32-year-old Nitin is a regular, and was kind enough to share his bucket of beer with us, though not his last name. “Getting a dance or two is relaxing after a hard day's work,” he said. Nitin runs a prominent sports store inside Select Citywalk, so is clued in the night scene of the area. “EMB (Excuse Me Boss) Bar in MGF has better girls,” he told us. “Only 2-2.5K for a dance but the space for dancing and normal lounge is different.” He said the astronomical price difference was worth it, especially for the “special area”.

Despite being in a two-year relationship, Nitin finds a girl to grind on to a Punjabi song calming, especially with his day-job of selling sports equipment. Most men though, seem older than him, and clearly coming out of corporate offices. The youngest that evening was in his early 20s He rushed to an ATM, then took his date and her friend home with him at around 12:30.

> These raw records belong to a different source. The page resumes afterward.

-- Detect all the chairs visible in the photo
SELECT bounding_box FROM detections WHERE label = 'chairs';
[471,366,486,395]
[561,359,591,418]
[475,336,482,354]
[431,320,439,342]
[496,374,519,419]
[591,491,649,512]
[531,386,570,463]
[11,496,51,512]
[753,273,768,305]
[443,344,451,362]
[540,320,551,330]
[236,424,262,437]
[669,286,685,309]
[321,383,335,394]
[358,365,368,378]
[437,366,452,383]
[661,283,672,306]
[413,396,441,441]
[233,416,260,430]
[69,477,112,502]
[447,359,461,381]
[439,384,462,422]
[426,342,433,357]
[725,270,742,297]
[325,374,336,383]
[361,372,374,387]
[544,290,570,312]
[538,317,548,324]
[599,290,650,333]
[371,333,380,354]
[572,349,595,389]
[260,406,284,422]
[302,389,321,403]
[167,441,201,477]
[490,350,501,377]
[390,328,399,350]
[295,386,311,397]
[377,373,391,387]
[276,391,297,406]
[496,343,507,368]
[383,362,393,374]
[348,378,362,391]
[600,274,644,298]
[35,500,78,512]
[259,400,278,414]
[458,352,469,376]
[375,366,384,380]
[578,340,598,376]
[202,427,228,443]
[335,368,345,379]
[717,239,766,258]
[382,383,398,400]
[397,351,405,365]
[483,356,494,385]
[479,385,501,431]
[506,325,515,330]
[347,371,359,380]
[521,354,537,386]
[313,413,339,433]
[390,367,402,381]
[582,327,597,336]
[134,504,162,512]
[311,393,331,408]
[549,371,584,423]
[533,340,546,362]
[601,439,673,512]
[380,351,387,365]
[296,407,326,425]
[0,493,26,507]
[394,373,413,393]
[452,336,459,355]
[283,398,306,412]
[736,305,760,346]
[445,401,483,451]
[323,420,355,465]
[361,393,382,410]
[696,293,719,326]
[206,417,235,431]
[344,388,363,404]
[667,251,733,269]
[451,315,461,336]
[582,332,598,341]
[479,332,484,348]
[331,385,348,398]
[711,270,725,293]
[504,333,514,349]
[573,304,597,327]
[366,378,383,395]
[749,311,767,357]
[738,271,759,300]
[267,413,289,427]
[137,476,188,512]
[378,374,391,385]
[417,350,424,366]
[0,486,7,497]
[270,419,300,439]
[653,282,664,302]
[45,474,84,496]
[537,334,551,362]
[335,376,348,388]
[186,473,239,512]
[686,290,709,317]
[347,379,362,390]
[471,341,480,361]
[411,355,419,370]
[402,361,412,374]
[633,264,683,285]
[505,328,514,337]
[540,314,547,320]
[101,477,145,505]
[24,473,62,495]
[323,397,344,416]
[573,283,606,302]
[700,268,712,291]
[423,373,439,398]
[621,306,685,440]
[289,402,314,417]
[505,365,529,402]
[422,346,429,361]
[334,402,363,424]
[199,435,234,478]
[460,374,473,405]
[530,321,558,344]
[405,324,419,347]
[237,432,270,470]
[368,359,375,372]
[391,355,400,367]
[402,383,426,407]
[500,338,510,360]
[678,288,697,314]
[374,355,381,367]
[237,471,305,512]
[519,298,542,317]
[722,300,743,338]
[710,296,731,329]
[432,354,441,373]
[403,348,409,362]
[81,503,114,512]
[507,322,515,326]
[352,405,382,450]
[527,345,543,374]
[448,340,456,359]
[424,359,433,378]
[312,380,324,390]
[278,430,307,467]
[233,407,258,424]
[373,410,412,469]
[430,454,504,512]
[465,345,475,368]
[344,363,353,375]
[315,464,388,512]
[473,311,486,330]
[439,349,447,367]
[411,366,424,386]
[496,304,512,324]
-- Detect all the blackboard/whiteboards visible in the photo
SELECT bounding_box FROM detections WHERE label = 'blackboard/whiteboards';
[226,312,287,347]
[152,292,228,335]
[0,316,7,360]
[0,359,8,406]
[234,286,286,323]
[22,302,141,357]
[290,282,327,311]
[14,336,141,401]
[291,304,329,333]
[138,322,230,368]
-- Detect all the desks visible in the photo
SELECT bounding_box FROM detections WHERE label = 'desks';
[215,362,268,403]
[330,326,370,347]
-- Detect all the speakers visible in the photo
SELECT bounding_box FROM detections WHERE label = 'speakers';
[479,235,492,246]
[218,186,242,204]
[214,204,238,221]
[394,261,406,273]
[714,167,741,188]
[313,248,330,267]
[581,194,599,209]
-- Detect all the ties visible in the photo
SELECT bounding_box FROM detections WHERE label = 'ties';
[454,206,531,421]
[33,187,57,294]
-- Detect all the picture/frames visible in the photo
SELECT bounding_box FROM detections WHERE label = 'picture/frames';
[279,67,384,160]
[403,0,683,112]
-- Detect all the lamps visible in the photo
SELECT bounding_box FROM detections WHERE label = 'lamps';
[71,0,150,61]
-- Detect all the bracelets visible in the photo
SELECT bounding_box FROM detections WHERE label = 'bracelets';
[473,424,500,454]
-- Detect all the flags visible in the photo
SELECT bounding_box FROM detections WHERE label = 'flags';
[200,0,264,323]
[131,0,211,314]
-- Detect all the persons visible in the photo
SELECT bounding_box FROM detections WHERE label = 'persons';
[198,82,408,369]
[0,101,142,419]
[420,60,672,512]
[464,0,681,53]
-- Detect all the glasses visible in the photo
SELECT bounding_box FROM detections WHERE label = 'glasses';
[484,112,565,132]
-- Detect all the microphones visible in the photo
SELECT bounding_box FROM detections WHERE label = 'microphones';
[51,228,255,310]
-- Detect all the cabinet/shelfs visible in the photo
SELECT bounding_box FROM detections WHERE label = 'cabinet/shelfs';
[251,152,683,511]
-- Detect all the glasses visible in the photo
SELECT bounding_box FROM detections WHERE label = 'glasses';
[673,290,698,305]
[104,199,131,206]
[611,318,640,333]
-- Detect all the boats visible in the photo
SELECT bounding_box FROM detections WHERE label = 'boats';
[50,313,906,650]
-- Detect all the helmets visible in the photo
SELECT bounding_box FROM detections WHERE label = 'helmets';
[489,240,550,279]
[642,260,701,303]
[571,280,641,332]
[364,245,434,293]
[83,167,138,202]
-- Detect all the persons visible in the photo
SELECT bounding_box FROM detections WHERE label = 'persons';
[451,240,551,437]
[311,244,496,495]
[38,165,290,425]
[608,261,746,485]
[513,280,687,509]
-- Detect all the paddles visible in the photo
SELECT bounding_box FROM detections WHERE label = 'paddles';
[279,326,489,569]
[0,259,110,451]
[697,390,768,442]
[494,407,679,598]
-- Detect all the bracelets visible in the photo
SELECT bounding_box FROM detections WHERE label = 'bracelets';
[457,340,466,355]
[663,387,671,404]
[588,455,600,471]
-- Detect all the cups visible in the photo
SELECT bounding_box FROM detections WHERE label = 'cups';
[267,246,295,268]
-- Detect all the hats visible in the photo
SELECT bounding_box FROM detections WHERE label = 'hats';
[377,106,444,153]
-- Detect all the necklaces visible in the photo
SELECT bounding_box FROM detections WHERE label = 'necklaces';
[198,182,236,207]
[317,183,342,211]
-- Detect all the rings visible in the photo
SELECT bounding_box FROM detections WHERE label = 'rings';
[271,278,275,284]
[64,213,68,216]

Cash counter at the bar, with Bajrang Bali and Lord Ram overlooking the havas feiesta. Image: Parthshri Arora

As it got late, the bartender of C Bar, Niket, offered to help. He called Vinod, who then came over, looked at me with apologetic eyes, and said that all deals were done, and there were no girls left. We’d wanted to speak to Roxanne for her thoughts, but perhaps we seemed to eager.

I went up to settle my tab as the bodies moved to Despacito. I contemplated the posters of Bajrang Bali and the Rama behind the counter, next to a poster of that said “Partying Wild”. As the dancing behind me got wilder, I left to get a coffee at the nearby Starbucks.